In the past three months, the company’s shares have risen by about 16%, while the IT index has been flat. It’s largely because of this outperformance ahead of the results announcement that investors didn’t get excited about the better-than-expected financials for the quarter.

Besides, there are some doubts about the sustainability of the margins reported by the company last quarter. While revenue grew by 7.5%, the underlying volume growth was only 3.5%. The rest of the increase was on account of currency-related gains (1.6%) and the balance was on account of efficiency-related gains on the company’s fixed-price projects.

Analysts were assuming that the large difference between volume growth and revenue growth would at least partly be explained by an increase in billing rates. But the company has said that pricing was flat. Also, the traditional understanding is that efficiency gains on fixed-priced projects would result in higher margins, rather than boosting revenue. According to the company, however, this contributed to about a 2 percentage points increase in revenue growth, leading to doubts about its sustainability.

Be that as it may, analysts are still expected to increase their earnings estimates for the company. They were expecting Mahindra Satyam to return to double-digit margins only in fiscal 2011-12. The fact that the company has settled most of the legal cases against it is also a big positive.

But as investors’ reaction showed on Monday, this may not result in a rally in the company’s shares, since valuations have already run up. Also, Mahindra Satyam still has to prove that it can sustain this performance over a longer time frame.

### INFORMATION SUPPLIED

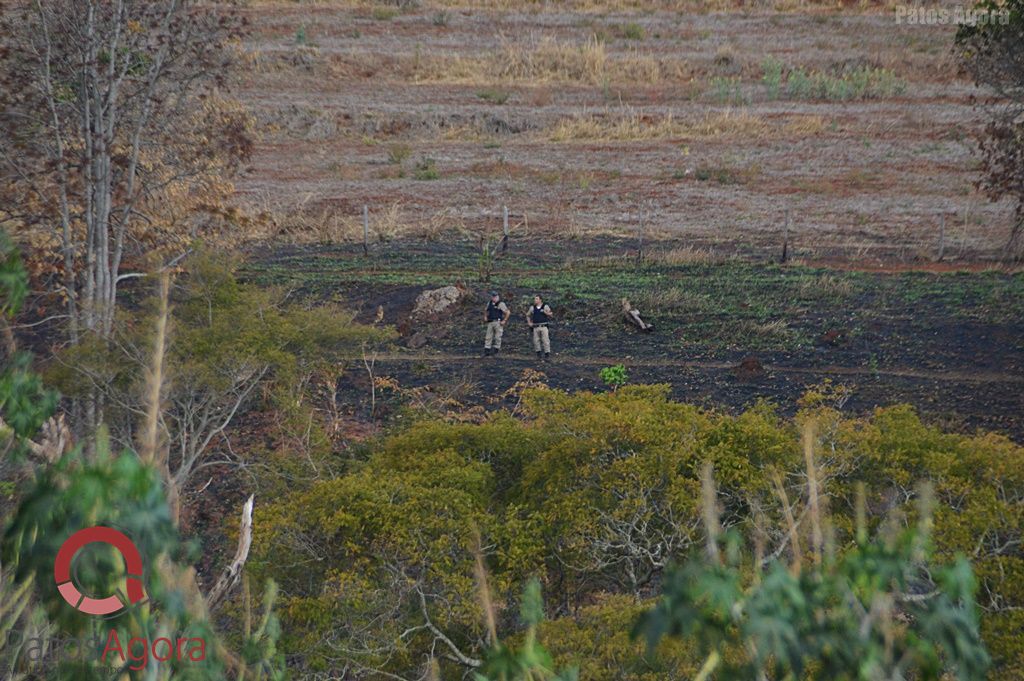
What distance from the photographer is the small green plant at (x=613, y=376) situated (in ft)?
57.3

### TASK 1
In the Mahindra Satyam article, what was the company's underlying volume growth last quarter?
### TASK 2
Retype from the Mahindra Satyam article everything from "But as investors’" down to "longer time frame.".
### TASK 3
Recast the paragraph of the Mahindra Satyam article that begins "Analysts were assuming" as a short bulleted list that keeps its main facts.

### TASK RESULT 1
3.5%

### TASK RESULT 2
But as investors’ reaction showed on Monday, this may not result in a rally in the company’s shares, since valuations have already run up. Also, Mahindra Satyam still has to prove that it can sustain this performance over a longer time frame.

### TASK RESULT 3
- Analysts expected higher billing rates to partly explain the gap between volume growth and revenue growth.
- The company said pricing was flat.
- Efficiency gains on fixed-price projects are traditionally expected to raise margins, not revenue.
- The company said these gains added about 2 percentage points to revenue growth, which raises doubts about its sustainability.